● SOURCE RECORDS:
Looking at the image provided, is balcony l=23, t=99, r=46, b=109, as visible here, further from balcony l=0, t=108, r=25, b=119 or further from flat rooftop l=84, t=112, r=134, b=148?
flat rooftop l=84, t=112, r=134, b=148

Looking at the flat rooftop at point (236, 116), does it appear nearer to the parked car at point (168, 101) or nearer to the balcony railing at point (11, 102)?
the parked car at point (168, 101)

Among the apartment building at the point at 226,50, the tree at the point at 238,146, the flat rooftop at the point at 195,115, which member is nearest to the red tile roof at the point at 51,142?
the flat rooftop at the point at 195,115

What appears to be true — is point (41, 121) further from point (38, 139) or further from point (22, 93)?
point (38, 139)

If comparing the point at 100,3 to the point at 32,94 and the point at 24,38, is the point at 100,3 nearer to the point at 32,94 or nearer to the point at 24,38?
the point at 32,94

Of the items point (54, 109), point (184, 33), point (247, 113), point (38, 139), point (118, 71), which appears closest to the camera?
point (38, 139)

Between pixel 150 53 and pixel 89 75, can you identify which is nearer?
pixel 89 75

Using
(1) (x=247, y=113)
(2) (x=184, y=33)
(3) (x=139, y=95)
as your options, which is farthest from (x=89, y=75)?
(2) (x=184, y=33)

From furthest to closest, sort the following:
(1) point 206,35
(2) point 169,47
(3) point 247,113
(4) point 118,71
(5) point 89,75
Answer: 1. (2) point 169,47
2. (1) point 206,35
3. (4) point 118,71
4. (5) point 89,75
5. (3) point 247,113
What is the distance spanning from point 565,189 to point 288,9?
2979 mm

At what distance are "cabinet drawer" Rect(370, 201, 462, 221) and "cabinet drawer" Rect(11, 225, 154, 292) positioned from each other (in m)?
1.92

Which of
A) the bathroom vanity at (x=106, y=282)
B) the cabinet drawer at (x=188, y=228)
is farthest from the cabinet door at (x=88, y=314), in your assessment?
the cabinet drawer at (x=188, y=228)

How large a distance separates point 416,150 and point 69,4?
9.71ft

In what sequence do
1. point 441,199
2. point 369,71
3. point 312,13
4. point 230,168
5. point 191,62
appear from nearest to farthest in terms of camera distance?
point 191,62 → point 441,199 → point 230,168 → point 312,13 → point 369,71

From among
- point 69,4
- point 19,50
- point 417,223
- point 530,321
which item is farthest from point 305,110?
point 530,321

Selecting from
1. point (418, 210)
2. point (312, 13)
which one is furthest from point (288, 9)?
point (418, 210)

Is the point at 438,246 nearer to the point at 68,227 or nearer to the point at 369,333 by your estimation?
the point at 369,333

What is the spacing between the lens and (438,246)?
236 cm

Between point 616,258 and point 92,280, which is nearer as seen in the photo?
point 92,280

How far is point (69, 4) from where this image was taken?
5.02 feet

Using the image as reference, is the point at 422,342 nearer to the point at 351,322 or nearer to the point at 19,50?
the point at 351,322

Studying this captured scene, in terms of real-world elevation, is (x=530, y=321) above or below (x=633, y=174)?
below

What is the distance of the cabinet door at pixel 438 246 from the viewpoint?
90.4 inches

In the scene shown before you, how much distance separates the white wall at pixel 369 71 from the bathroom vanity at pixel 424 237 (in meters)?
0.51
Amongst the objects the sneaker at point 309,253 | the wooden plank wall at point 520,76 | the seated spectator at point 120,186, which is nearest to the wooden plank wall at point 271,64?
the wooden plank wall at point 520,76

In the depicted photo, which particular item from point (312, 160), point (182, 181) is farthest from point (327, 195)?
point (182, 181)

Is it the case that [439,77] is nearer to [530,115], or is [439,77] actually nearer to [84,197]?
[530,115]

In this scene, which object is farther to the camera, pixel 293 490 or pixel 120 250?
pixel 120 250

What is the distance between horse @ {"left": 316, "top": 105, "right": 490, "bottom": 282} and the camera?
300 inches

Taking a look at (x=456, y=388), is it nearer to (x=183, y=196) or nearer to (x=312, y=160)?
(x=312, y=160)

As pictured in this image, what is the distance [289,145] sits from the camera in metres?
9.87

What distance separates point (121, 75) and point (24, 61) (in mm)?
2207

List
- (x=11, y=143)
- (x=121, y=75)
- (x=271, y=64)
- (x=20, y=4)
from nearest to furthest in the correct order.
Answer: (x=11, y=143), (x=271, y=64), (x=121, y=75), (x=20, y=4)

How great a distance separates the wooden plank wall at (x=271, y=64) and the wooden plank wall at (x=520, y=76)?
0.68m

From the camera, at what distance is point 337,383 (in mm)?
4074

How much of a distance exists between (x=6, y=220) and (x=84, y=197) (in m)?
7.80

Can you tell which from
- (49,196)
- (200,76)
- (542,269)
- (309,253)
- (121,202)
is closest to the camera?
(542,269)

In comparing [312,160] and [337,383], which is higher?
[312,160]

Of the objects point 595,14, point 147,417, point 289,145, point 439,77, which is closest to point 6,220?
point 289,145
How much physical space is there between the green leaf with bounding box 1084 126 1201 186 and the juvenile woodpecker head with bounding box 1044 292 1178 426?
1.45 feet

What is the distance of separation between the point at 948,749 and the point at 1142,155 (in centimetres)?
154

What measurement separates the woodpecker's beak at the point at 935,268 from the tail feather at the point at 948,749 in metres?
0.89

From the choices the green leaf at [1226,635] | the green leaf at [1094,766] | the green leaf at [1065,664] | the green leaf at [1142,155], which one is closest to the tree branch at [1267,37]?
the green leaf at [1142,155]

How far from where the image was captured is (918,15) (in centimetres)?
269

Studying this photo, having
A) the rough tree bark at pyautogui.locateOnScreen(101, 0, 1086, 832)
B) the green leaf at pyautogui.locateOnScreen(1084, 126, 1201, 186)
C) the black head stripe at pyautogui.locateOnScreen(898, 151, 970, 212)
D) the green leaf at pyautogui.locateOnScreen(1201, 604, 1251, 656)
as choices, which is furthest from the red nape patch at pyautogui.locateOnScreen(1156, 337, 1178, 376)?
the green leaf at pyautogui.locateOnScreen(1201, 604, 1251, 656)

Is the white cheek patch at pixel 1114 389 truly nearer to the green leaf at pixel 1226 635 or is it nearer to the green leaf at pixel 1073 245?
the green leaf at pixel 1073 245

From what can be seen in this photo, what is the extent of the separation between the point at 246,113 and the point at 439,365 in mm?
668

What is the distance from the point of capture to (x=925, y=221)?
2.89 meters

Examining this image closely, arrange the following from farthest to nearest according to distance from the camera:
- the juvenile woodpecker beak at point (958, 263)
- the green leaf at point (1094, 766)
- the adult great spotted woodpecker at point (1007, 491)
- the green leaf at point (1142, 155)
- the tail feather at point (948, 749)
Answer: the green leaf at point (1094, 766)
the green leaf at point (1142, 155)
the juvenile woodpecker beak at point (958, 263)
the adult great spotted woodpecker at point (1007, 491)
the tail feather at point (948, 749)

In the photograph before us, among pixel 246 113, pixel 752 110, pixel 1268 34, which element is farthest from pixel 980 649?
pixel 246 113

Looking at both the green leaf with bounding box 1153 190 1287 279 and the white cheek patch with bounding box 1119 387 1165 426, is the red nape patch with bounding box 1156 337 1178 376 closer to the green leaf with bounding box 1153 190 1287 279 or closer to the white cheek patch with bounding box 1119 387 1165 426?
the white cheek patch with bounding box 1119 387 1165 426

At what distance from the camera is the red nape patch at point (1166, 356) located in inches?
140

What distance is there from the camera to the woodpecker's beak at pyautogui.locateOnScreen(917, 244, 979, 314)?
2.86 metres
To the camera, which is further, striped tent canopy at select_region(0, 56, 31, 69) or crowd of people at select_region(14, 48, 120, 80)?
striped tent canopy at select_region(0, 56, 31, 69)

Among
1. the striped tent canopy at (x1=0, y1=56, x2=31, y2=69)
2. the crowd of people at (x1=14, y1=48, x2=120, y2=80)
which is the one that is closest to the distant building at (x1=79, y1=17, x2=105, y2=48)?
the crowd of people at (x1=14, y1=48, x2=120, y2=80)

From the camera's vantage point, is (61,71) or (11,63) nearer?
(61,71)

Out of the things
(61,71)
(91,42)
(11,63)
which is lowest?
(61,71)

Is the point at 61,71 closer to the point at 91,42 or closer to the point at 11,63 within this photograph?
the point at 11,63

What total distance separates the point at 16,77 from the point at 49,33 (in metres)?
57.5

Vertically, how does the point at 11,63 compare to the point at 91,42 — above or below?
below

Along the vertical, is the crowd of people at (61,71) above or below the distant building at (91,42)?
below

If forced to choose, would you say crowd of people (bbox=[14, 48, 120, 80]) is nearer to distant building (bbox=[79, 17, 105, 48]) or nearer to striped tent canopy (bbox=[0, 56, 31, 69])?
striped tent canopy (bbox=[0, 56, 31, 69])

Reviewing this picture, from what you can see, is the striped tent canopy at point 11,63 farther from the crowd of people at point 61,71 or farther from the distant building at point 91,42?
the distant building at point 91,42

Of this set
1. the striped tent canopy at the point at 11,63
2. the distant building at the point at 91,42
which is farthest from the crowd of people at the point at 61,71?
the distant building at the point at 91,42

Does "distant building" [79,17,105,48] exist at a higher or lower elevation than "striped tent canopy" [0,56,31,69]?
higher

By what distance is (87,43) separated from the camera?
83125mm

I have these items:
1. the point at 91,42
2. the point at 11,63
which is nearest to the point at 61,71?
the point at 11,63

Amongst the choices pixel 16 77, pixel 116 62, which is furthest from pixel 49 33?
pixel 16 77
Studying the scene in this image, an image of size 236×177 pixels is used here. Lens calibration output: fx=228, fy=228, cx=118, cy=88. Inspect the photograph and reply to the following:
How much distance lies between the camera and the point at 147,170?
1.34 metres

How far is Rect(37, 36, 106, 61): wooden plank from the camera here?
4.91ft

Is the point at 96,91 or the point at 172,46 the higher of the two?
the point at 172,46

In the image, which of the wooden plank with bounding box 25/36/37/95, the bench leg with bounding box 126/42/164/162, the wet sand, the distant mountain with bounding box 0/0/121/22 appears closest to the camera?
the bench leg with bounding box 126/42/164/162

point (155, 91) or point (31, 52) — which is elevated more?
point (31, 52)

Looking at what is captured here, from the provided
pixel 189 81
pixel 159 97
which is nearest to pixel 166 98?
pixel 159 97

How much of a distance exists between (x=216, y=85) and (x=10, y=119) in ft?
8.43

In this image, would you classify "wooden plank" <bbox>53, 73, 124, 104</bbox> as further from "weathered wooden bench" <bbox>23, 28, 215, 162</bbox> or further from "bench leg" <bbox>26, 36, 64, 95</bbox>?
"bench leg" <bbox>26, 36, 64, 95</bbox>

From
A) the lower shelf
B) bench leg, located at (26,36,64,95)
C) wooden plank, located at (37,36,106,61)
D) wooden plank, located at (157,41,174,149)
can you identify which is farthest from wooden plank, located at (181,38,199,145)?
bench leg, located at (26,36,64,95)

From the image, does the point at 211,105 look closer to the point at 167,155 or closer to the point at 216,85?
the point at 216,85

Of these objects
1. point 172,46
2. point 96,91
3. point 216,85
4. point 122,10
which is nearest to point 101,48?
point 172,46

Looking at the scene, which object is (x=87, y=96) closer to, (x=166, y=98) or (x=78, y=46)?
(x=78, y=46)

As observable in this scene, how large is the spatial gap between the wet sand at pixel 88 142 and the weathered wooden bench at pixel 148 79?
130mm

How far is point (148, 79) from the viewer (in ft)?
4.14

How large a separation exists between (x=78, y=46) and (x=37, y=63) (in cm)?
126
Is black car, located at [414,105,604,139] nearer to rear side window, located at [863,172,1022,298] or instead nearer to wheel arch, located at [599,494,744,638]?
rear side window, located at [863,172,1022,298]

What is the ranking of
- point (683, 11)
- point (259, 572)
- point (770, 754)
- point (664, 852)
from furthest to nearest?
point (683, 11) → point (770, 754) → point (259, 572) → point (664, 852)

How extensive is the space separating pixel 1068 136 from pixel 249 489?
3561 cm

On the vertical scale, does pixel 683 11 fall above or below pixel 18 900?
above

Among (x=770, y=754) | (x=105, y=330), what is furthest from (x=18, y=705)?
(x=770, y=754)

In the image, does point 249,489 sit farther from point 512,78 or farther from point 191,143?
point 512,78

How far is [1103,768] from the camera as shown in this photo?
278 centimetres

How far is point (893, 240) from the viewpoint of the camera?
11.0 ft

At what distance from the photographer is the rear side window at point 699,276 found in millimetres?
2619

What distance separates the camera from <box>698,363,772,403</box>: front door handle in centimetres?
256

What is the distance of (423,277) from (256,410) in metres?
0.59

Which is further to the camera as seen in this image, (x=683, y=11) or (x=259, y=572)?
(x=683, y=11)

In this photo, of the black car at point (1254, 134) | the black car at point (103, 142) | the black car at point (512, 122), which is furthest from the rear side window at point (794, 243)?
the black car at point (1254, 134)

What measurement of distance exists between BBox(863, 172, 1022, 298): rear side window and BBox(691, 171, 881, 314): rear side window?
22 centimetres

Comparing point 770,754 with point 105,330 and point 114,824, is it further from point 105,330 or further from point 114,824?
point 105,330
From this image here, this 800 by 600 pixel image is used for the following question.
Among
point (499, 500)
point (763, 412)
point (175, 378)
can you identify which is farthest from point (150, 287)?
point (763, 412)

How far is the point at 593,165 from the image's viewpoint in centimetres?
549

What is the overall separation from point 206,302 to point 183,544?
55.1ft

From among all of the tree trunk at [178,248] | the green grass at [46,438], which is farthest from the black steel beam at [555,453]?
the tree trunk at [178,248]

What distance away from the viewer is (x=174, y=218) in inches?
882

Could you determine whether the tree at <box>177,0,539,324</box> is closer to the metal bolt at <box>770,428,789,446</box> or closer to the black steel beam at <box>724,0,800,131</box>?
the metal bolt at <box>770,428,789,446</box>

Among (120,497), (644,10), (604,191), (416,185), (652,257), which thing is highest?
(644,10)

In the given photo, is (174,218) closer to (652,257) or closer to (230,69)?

● WHAT IS EXPECTED: Copy the data from the line with "Examining this image" through the line with "- the tail feather at point (948, 749)". Substitute "young" for "juvenile" and leave everything else unchanged.

● RESULT:
Examining this image closely, arrange the following from farthest to nearest according to distance from the camera:
- the young woodpecker beak at point (958, 263)
- the green leaf at point (1094, 766)
- the adult great spotted woodpecker at point (1007, 491)
- the green leaf at point (1142, 155)
- the tail feather at point (948, 749)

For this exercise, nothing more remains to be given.